7. Create a “no contact” plan
Develop a concrete plan for what you’ll do if the person tries to contact you. Will you ignore the contact? Have a standard response prepared? Knowing this in advance will help you avoid getting caught off guard. Consider setting up email filters to automatically delete or archive messages from this person. If you’re worried about in-person confrontations, plan escape routes from places you might run into them.
8. Develop new routines
Develop new habits and routines that don’t remind you of them. This might mean finding a new coffee shop, gym, or route to work. Explore new hobbies or activities you’ve always wanted to try. This is about reclaiming your time and space in a way that’s uniquely yours. Use this as an opportunity for personal growth and self-discovery.
9. Process your emotions
Cutting ties, even when necessary, can bring up a range of emotions, allow yourself to feel them without judgment. Consider keeping a journal to track your feelings and progress. Engage in activities that help you process emotions, like art, music, or physical exercise. Remember, healing isn’t linear. You might have good days and bad days. Be patient.
10. Reframe your narrative
The stories we tell ourselves about our experiences shape our reality. Instead of focusing on loss or failure, try to see cutting ties as a step towards growth and self-respect. Write out your story, focusing on your strength in making this difficult decision and the positive changes you anticipate. This doesn’t mean denying any pain or difficulty but putting it in a context of personal growth and necessary change.
11. Make a plan for the future
What do you want your life to look like now that this person is no longer in it? Set both short-term and long-term goals for yourself. These could be personal, professional, or relationship-oriented. Having a clear vision of what you’re moving towards can help prevent you from looking back. Create a vision board or a detailed plan of action to make these goals feel more concrete. Celebrate small victories as you work towards these objectives.
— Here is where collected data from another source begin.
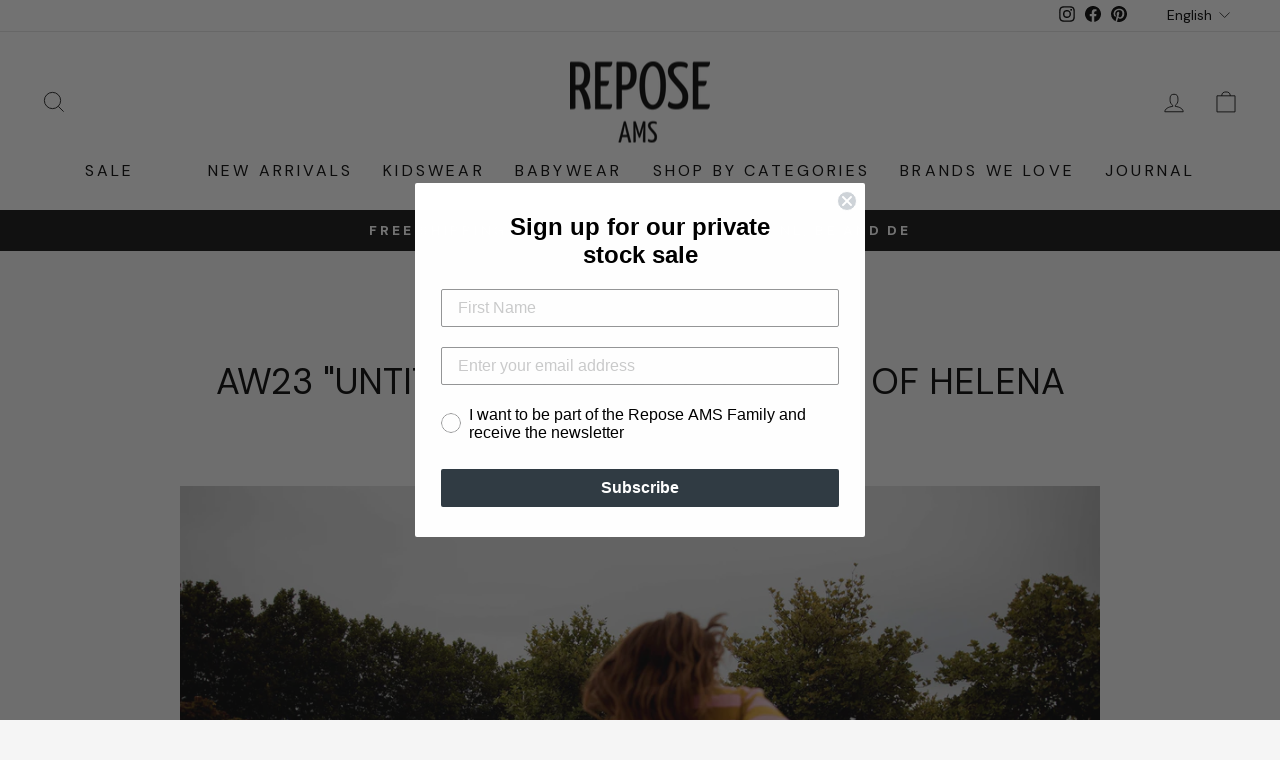

--- FILE ---
content_type: text/css
request_url: https://repose-ams.com/cdn/shop/t/12/assets/custom.css?v=158985175614959795751743079197
body_size: 553
content:
.only-at-repose-label-cdp{position:absolute!important;top:15px!important;right:15px!important;background-color:#000!important;color:#fff!important;font-family:Neue Haas Grotesk Display Pro,sans-serif!important;font-size:12px!important;padding:4px 8px!important;text-transform:uppercase!important;z-index:100!important;pointer-events:none!important}@media (max-width: 768px){.only-at-repose-label-cdp{font-size:8px!important;top:8px!important;right:8px!important}}.grid-product__content{background:#fff}.grid-product__title{text-transform:none!important}.grid-product__title,.collection-sidebar__group .collapsible-trigger-btn{letter-spacing:0px!important}.grid-product__leaf-icon{display:flex;justify-content:center;align-items:center;position:absolute;top:15px;left:15px;pointer-events:none}.available-sizes{padding:0 20px;margin:0 auto;position:absolute;left:0;bottom:0;width:100%;background:#fff;transition:.1s ease-out;opacity:0;visibility:hidden}.grid-product__content:hover .available-sizes{opacity:1;visibility:visible}.grid-product__content:hover .grid-product__tag--sold-out~.available-sizes{opacity:0;visibility:visible}.available-sizes a.grid-product__link{display:none}.available-sizes__title{font-style:normal;font-weight:400;font-size:14px;line-height:30px;letter-spacing:-.01em;color:#101010;text-align:center;display:flex;justify-content:center;align-items:center}.available-sizes__wrapper{max-width:250px;margin:12px auto 24px;display:flex;justify-content:center;align-items:center;flex-wrap:wrap}.available-sizes__item{width:20%;min-height:38px;display:flex;justify-content:center;align-items:center;border:.8px solid #919191;padding:5px;font-style:normal;font-weight:400;font-size:14px;line-height:18px;text-align:center;letter-spacing:-.02em;color:#101010}.available-sizes__item.out-of-stock{pointer-events:none;opacity:.5}@media screen and (max-width: 768px){.grid-product__content:hover .available-sizes{opacity:0;visibility:hidden}.grid-product__leaf-icon{top:12px;right:5px;width:13px;height:13px}}#CollectionAjaxContent .collection-grid__wrapper>.grid{display:grid;grid-template-columns:repeat(3,1fr)}.grid__image-ratio--portrait:before{padding-bottom:100%!important}#CollectionAjaxContent .collection-grid__wrapper>.grid .grid-product{width:100%}#CollectionAjaxContent .collection-grid__wrapper>.grid .grid-product.large-card{grid-area:span 2 / span 2;position:relative}.large-card__image{height:100%;position:relative;padding-bottom:120%}#CollectionAjaxContent .collection-grid__wrapper>.grid .grid-product.large-card:before{content:"";display:flex;position:absolute;left:22px;bottom:0;width:calc(100% - 22px);height:25%;background:linear-gradient(180deg,#0000,#000);opacity:.4;z-index:1}.large-card__image img{display:flex;width:100%;height:100%;object-fit:cover;position:absolute;top:0;left:0}.large-card__product-info{display:flex;justify-content:space-between;align-items:center;width:calc(100% - 62px);position:absolute;left:42px;bottom:12px;z-index:2}.large-card__product-title{font-style:normal;font-weight:400;font-size:20px;line-height:20px;letter-spacing:-.04em;color:#fff}.large-card__product-price{font-style:normal;font-weight:400;font-size:20px;line-height:30px;text-align:right;letter-spacing:-.03em;color:#fff}#CollectionAjaxContent .collection-grid__wrapper>.grid .grid-product.large-card .available-sizes{width:calc(100% - 22px);left:22px}#CollectionAjaxContent .collection-grid__wrapper>.grid .grid-product.large-card:hover .available-sizes{visibility:visible;opacity:1;z-index:3}@media screen and (max-width: 768px){#CollectionAjaxContent .collection-grid__wrapper>.grid{grid-template-columns:repeat(2,1fr)}#CollectionAjaxContent .collection-grid__wrapper>.grid .grid-product:nth-child(3){display:none}#CollectionAjaxContent .collection-grid__wrapper>.grid .grid-product.large-card:before{width:calc(100% - 15px);left:15px}.large-card__product-info{width:calc(100% - 45px);left:30px;bottom:15px}.large-card__product-title{font-size:14px;line-height:20px}.large-card__product-price{font-size:16px}}@charset "UTF-8";@-webkit-keyframes blink{50%{visibility:hidden}}@keyframes blink{50%{visibility:hidden}}.site-nav__link[href*=sale i]{position:relative;text-decoration:none;border-bottom:none}.site-nav__link[href*=sale i]:after{content:"%";display:inline-block;-webkit-animation:blink 1s step-start 0s infinite;animation:blink 1s step-start 0s infinite;margin-left:5px;position:relative;top:0;text-decoration:none;border-bottom:none}.site-nav__link--underline:not([href*=sale i]):after{content:"";display:block;position:absolute;bottom:0;left:0;right:100%;margin:0 15px;border-bottom:2px solid;border-bottom-color:var(--shopify-editor-setting-color_header_text);border-bottom-color:var(--colorNavText);transition:right .5s}.site-nav__link--underline:not([href*=sale i]):hover:after{right:0}
/*# sourceMappingURL=/cdn/shop/t/12/assets/custom.css.map?v=158985175614959795751743079197 */


--- FILE ---
content_type: text/json
request_url: https://conf.config-security.com/model
body_size: 84
content:
{"title":"recommendation AI model (keras)","structure":"release_id=0x64:65:29:7b:38:4b:38:65:62:5b:7e:35:41:3a:7e:36:56:7b:41:47:77:6f:2c:3b:3d:4a:2e:30:58;keras;aoxtnxjfbwoj3c706gbthb4d2v18fzp15avrn95spw4e8ldmshigj9opc5stj0lq3itzvh3j","weights":"../weights/6465297b.h5","biases":"../biases/6465297b.h5"}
12. Create a mantra or affirmation
Develop a personal mantra or affirmation that reinforces your decision to cut ties. This could be something like “I choose peace over chaos” or “My well-being is my priority.” Repeat this to yourself when you’re feeling weak or doubting your decision. Write it down and place it somewhere you’ll see it often. This constant reminder can help strengthen your resolve and keep you focused on why you made this decision in the first place.
13. Get professional help if needed
If you’re finding it particularly difficult to cut ties or stick to your decision, don’t hesitate to seek professional help. A therapist or counselor can provide strategies for coping with the emotional fallout and help you work through any underlying issues that made the relationship problematic in the first place. They can also help you develop healthier relationship patterns for the future.
14. Establish a new identity
Often, our identities become intertwined with significant relationships. Take this opportunity to redefine who you are without this person. Explore new aspects of your personality, revisit old interests you might have neglected, or develop new ones. This might involve changing your style, trying out a new hobby, or even considering a career change. The goal is to create a strong sense of self that’s independent of the relationship you’re leaving behind.